Your instructions: Pull out every line below that contains the string "instances". Case matters in the match.

Records for the exercise:
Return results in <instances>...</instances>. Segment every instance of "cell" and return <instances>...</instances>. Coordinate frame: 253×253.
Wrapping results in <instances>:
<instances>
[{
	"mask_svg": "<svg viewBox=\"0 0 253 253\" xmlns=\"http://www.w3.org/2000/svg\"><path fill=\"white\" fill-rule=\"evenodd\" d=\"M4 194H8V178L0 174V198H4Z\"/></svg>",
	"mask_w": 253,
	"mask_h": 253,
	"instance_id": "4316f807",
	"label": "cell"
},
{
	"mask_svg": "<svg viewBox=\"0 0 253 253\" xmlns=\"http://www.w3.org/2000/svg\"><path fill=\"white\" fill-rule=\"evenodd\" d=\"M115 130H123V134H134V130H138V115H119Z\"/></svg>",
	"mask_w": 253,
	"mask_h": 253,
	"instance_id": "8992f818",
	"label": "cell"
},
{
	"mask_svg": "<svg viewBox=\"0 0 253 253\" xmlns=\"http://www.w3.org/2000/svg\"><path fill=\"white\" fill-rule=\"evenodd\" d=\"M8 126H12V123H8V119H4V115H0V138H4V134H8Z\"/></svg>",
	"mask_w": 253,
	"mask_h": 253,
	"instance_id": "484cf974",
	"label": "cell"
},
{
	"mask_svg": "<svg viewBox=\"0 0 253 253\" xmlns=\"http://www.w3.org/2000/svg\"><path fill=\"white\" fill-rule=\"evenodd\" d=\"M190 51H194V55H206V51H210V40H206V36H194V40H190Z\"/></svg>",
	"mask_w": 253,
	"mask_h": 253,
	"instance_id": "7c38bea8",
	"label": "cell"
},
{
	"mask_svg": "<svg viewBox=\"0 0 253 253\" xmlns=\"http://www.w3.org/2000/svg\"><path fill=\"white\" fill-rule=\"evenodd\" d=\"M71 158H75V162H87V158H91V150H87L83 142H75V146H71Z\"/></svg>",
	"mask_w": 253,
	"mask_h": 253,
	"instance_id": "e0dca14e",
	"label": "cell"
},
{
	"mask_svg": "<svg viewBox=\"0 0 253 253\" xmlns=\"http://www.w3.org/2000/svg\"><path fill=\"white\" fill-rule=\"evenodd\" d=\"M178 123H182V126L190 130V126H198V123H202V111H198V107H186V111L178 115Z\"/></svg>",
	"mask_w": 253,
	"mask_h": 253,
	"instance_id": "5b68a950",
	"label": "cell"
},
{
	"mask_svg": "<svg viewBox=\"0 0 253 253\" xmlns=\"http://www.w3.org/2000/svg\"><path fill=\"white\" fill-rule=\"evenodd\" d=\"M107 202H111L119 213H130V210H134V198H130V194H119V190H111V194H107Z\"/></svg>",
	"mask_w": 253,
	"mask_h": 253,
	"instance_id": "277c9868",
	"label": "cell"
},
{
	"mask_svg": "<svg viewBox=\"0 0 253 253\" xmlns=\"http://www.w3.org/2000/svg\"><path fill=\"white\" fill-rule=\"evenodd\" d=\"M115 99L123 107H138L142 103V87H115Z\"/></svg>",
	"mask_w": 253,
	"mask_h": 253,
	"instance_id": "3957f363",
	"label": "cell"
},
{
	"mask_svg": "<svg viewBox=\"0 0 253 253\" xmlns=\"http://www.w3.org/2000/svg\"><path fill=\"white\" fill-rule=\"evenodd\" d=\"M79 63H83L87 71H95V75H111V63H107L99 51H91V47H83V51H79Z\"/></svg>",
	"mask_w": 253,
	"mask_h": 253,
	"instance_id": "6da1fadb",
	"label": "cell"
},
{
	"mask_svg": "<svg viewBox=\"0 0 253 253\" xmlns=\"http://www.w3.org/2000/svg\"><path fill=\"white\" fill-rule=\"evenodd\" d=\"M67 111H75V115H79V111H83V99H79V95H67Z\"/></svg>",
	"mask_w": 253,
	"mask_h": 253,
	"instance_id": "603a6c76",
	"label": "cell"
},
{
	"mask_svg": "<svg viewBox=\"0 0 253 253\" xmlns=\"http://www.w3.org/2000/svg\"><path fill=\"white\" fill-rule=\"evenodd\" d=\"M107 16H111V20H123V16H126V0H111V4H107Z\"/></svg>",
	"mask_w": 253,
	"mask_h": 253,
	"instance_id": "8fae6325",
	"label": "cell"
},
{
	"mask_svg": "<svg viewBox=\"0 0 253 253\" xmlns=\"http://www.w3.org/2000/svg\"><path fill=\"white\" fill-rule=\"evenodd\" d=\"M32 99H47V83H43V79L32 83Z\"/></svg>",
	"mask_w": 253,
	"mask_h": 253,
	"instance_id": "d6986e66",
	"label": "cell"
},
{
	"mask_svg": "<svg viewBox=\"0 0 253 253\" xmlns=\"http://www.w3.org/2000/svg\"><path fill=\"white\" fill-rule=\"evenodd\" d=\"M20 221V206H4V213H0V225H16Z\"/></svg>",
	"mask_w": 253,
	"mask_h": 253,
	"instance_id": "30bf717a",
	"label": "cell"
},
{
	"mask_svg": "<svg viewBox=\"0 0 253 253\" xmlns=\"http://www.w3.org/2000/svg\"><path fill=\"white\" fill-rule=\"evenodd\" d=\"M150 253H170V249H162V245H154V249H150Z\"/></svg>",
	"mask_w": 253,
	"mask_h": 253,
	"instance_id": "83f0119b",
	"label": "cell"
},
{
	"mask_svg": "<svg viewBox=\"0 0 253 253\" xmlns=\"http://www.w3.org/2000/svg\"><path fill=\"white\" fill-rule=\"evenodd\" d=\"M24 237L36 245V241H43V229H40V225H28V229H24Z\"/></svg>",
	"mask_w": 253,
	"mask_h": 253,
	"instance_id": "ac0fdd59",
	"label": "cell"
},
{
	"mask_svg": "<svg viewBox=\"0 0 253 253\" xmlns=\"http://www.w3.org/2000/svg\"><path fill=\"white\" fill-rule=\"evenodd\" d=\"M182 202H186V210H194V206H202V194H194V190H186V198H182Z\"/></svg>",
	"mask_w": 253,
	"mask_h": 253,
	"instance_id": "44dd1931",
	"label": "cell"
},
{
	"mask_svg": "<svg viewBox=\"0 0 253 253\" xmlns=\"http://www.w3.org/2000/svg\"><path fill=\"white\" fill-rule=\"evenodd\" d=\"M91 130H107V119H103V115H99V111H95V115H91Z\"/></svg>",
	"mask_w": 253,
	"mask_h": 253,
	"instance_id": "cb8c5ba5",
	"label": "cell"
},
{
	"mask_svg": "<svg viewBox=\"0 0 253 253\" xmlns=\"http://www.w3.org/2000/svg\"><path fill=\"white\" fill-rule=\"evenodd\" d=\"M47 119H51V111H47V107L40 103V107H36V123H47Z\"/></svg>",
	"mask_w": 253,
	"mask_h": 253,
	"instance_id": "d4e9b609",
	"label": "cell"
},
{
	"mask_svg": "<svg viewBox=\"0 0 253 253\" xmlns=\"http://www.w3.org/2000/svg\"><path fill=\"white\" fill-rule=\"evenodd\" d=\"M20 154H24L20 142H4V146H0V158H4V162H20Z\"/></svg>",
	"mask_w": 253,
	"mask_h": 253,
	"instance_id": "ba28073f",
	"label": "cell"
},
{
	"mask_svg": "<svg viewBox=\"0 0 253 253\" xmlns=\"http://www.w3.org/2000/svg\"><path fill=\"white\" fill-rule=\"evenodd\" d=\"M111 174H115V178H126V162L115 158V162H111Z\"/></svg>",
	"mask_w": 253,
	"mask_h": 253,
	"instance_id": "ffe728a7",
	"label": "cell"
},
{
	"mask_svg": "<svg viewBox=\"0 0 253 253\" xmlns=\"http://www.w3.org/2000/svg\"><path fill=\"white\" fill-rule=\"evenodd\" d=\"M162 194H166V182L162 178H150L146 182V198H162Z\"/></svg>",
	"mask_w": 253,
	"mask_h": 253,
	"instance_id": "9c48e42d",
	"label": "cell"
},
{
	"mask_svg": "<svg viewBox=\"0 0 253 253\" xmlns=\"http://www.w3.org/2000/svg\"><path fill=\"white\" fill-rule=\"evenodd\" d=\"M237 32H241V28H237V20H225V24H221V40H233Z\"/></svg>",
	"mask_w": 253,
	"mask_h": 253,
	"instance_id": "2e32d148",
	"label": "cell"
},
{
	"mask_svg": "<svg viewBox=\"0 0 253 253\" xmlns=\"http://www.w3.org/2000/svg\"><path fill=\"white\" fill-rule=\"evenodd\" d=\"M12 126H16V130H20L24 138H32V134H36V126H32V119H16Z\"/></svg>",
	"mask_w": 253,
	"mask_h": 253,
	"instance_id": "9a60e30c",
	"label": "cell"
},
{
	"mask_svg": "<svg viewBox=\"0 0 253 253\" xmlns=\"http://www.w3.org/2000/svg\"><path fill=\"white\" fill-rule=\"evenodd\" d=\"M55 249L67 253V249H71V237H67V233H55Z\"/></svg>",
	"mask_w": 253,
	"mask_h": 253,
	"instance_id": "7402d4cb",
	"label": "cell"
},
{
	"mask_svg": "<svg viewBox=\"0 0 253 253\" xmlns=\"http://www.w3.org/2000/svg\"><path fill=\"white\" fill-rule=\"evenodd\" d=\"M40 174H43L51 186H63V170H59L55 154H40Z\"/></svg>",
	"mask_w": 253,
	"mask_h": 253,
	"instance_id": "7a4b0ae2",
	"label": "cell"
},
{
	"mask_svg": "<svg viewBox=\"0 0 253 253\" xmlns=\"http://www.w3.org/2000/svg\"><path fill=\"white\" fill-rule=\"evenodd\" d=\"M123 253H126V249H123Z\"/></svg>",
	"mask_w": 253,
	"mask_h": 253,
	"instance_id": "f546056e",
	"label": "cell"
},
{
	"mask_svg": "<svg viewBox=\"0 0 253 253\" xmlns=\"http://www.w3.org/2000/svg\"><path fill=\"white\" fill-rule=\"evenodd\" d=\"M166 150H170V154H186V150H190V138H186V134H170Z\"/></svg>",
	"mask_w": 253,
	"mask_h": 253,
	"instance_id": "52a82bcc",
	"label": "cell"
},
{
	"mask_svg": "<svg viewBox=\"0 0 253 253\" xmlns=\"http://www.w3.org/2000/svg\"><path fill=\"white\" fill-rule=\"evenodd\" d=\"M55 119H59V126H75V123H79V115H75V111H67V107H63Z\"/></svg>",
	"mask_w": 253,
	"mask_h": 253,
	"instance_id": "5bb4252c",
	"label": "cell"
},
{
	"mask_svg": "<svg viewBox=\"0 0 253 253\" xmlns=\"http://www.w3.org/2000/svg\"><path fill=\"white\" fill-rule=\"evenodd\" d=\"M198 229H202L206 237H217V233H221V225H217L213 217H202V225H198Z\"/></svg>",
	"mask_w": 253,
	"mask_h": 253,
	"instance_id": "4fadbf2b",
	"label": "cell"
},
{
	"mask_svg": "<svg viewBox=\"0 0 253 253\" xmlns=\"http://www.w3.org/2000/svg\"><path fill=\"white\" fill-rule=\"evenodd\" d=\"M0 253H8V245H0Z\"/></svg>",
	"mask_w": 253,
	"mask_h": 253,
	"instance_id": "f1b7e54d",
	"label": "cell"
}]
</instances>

Solution for this exercise:
Return results in <instances>...</instances>. Segment every instance of "cell" and return <instances>...</instances>. Coordinate frame: 253×253.
Wrapping results in <instances>:
<instances>
</instances>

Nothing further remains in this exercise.